ASSIGNED TASK 1:
In the text below on launching multiple funds under one platform, list the things that each segregated portfolio is said to have as its own.
ASSIGNED TASK 2:
Please reproduce the text on launching multiple funds under one platform word for word, starting with "Fund Platform SPC" and going on through "segregated portfolio company.".
ASSIGNED TASK 3:
Carry the text on launching multiple funds under one platform further, picking up after its final sentence.

EXTRACTED TEXT:
"""
Fund Platform SPC Structure Cayman Funds Multi Strategy Fund Launch

How to Launch Multiple Funds Under One Regulated Platform

Managers building a fund range rather than a single product face a structural choice. They can stand up each fund as a separate vehicle, repeating the formation, regulatory registration, governance and service provider onboarding work for every strategy. Or they can operate from a single regulated platform that supports multiple segregated portfolios under a shared institutional infrastructure, each with its own strategy, its own NAV, its own investor base and its own performance, but sharing the governance, compliance, administration and operating model of the platform. For most multi strategy launches, the second option is decisively more efficient. The vehicle that enables it in the Cayman Islands is the segregated portfolio company.
"""
INFORMATION SHOWN:
"""
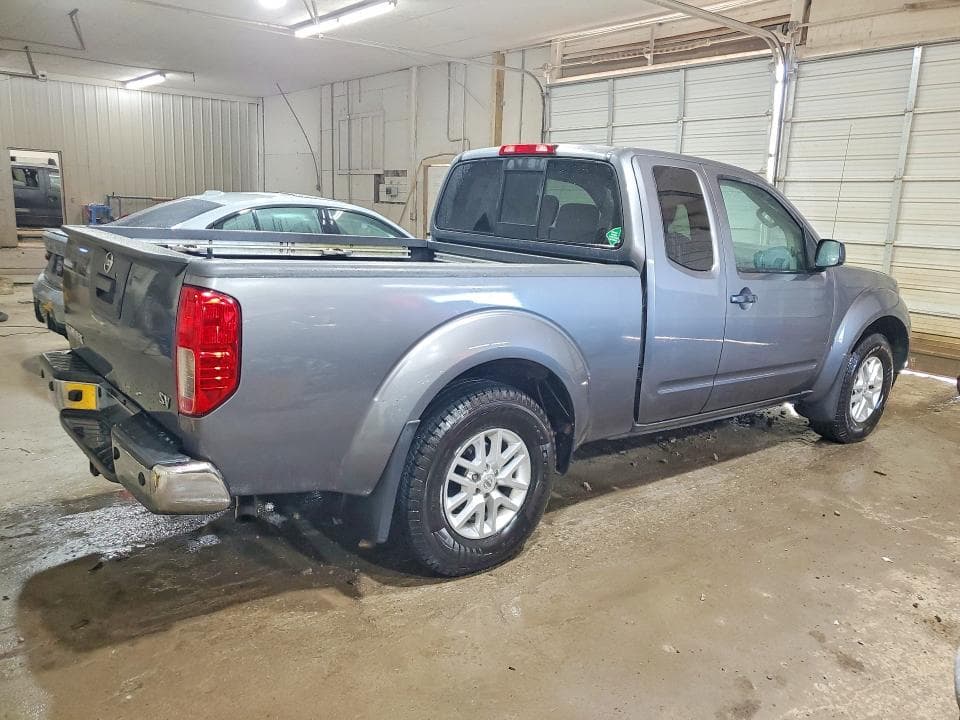 2020 NISSAN FRONTIER SV 3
"""
TASK RESULT 1:
- Strategy
- NAV
- Investor base
- Performance

TASK RESULT 2:
Fund Platform SPC Structure Cayman Funds Multi Strategy Fund Launch

How to Launch Multiple Funds Under One Regulated Platform

Managers building a fund range rather than a single product face a structural choice. They can stand up each fund as a separate vehicle, repeating the formation, regulatory registration, governance and service provider onboarding work for every strategy. Or they can operate from a single regulated platform that supports multiple segregated portfolios under a shared institutional infrastructure, each with its own strategy, its own NAV, its own investor base and its own performance, but sharing the governance, compliance, administration and operating model of the platform. For most multi strategy launches, the second option is decisively more efficient. The vehicle that enables it in the Cayman Islands is the segregated portfolio company.

TASK RESULT 3:
"A segregated portfolio company is the operating model that lets a manager build a fund range without building a fund infrastructure for every strategy. The strategies run independently. The investors are segregated. The performance is reported separately. But the governance, compliance and administration are coordinated as a single platform, and that is what makes the model commercially viable for managers who want to run more than one product." David Lloyd, Chief Executive Officer of CV5 Capital

What a Segregated Portfolio Company Is

A segregated portfolio company (SPC) is a Cayman Islands company structure that maintains legally separated portfolios, each treated under Cayman law as ring fenced for asset and liability purposes. The SPC is a single legal entity. The segregated portfolios within it are not separate legal entities, but the assets and liabilities of each portfolio are statutorily segregated from the assets and liabilities of every other portfolio and from the general assets of the SPC. A creditor of one portfolio cannot reach the assets of another portfolio. This is the structural foundation that allows multiple strategies, multiple investor bases and multiple risk profiles to coexist within a single regulated vehicle.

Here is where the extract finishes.